- [Brief]: Go through the data and say how many lines include the string "javascript"; return only the figure.

- [Provided records]:
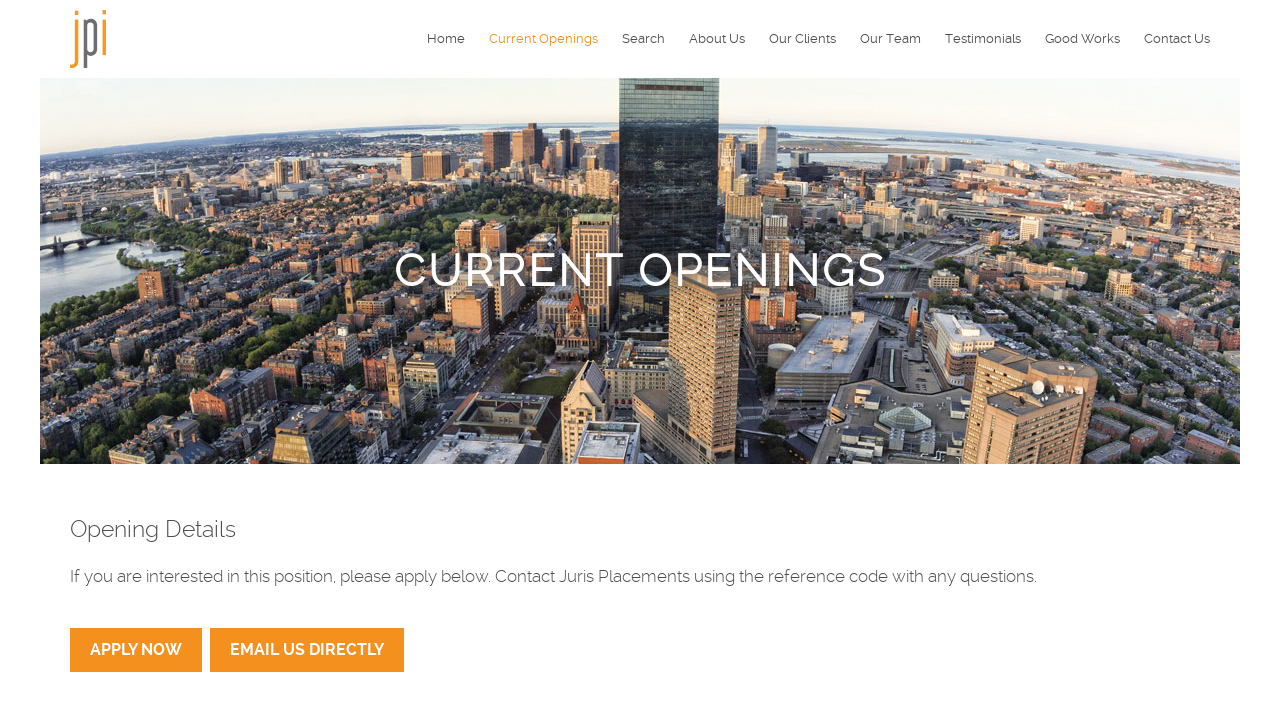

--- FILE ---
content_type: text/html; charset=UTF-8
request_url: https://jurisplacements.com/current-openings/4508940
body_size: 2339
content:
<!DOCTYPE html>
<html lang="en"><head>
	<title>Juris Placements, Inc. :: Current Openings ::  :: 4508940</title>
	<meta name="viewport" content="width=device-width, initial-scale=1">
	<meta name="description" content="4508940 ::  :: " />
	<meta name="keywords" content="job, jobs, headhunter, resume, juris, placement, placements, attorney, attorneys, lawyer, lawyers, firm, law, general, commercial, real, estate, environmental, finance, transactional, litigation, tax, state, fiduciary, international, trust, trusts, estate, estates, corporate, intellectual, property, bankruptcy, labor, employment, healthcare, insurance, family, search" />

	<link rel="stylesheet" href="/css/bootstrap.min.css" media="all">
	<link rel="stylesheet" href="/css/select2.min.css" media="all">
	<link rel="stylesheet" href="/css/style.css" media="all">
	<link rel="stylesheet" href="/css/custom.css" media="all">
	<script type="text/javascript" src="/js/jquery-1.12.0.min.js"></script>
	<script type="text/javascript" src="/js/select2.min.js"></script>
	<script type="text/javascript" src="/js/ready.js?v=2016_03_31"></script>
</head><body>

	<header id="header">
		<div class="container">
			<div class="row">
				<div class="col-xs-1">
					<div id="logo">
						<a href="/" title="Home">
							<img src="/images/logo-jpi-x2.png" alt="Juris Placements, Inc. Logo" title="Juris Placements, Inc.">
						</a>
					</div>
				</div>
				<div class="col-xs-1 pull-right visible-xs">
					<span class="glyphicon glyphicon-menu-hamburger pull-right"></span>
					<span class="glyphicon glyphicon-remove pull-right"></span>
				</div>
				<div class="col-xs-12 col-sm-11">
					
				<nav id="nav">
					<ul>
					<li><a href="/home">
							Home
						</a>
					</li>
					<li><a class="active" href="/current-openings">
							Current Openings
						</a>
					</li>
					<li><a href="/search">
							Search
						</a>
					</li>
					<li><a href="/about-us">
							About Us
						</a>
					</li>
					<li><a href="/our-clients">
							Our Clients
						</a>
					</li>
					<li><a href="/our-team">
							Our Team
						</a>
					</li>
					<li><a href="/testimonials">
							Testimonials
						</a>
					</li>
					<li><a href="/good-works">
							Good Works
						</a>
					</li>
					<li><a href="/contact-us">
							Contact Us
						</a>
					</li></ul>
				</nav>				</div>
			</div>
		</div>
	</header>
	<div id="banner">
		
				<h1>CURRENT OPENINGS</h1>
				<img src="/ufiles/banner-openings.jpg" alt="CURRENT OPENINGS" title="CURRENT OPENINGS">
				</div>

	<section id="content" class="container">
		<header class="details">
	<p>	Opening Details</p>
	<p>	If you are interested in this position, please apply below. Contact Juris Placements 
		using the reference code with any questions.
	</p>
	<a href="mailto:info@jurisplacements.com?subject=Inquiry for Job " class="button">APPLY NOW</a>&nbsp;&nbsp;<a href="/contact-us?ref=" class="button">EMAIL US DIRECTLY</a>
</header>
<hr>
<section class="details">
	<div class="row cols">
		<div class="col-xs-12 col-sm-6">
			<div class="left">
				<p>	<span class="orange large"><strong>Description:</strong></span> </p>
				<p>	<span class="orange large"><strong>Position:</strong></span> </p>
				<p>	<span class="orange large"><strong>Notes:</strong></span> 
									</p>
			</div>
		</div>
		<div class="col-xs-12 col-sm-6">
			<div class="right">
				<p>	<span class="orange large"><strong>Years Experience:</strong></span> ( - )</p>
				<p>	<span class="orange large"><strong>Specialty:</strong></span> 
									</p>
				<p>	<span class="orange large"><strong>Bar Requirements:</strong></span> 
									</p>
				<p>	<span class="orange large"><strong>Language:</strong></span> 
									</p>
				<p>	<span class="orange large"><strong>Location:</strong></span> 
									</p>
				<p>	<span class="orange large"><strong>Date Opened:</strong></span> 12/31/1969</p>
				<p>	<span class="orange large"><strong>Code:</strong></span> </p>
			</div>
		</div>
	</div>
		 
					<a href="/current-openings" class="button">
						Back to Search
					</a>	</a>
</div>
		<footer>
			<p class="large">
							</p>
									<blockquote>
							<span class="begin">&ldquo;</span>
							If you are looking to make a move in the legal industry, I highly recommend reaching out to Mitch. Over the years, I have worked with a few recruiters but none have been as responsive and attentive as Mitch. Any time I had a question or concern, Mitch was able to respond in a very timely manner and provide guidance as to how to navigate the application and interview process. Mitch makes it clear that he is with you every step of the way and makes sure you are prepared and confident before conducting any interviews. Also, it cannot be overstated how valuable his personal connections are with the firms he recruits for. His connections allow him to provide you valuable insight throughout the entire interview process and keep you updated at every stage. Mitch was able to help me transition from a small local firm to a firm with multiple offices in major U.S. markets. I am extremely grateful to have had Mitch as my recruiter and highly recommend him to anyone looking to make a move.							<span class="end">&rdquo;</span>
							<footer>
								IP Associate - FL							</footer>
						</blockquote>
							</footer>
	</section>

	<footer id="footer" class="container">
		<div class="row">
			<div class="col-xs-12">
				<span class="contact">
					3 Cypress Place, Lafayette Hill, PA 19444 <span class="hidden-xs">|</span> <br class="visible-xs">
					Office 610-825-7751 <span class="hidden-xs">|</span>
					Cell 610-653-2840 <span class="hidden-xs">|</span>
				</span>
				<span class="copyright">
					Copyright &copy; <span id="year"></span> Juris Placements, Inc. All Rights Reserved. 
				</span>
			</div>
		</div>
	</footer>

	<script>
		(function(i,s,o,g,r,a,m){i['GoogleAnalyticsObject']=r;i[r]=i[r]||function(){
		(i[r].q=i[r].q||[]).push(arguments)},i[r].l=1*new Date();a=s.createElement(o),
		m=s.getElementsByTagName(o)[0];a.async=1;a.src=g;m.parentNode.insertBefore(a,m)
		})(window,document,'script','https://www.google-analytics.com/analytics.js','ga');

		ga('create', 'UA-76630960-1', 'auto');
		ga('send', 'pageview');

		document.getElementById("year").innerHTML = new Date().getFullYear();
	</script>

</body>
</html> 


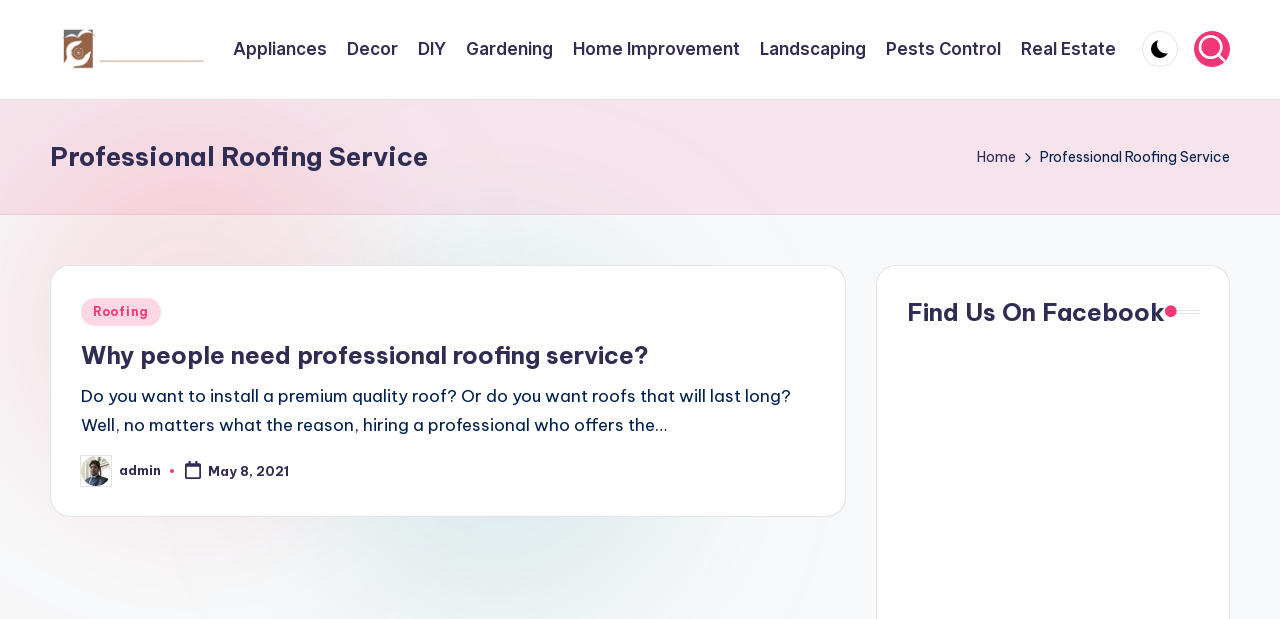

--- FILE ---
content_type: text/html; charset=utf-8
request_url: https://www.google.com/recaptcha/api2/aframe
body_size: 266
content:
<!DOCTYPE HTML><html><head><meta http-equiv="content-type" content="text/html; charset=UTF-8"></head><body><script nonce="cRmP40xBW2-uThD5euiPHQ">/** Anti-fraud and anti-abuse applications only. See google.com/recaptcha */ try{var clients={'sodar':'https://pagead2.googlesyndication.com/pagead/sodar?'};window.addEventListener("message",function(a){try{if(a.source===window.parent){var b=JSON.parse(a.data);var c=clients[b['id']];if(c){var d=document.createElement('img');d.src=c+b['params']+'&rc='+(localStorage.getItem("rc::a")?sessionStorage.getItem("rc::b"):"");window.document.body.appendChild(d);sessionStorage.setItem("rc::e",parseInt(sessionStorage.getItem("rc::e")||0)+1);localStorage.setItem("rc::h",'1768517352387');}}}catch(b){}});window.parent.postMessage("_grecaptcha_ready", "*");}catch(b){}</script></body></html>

--

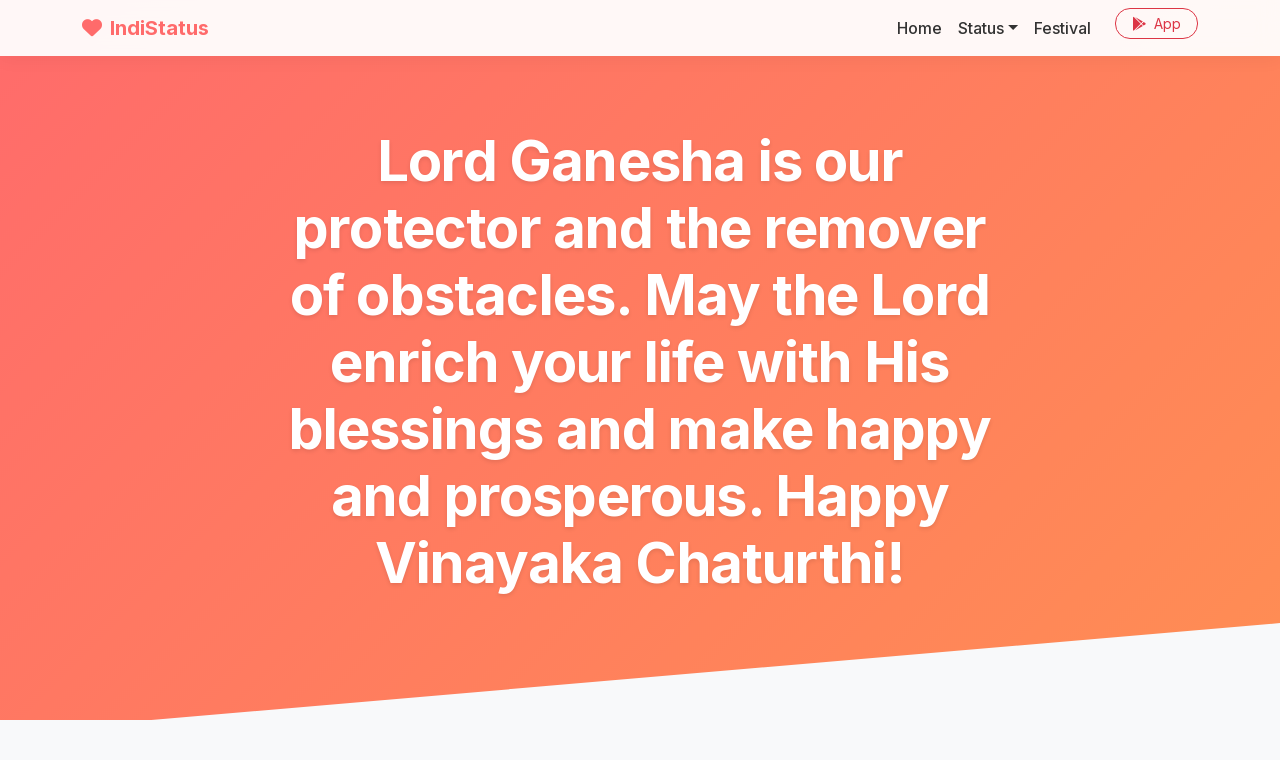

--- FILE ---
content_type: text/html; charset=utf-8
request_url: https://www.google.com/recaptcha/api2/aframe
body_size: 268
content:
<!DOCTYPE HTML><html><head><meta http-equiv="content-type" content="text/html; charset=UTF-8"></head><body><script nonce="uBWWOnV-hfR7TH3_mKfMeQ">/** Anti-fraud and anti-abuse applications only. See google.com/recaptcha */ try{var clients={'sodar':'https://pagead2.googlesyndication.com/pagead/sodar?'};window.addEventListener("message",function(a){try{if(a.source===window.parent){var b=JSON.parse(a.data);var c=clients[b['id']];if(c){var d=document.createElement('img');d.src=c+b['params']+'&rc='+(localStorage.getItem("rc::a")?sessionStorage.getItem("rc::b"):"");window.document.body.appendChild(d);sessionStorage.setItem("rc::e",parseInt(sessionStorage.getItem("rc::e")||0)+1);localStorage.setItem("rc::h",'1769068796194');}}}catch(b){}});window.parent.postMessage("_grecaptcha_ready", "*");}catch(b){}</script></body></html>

- [Result below]: 3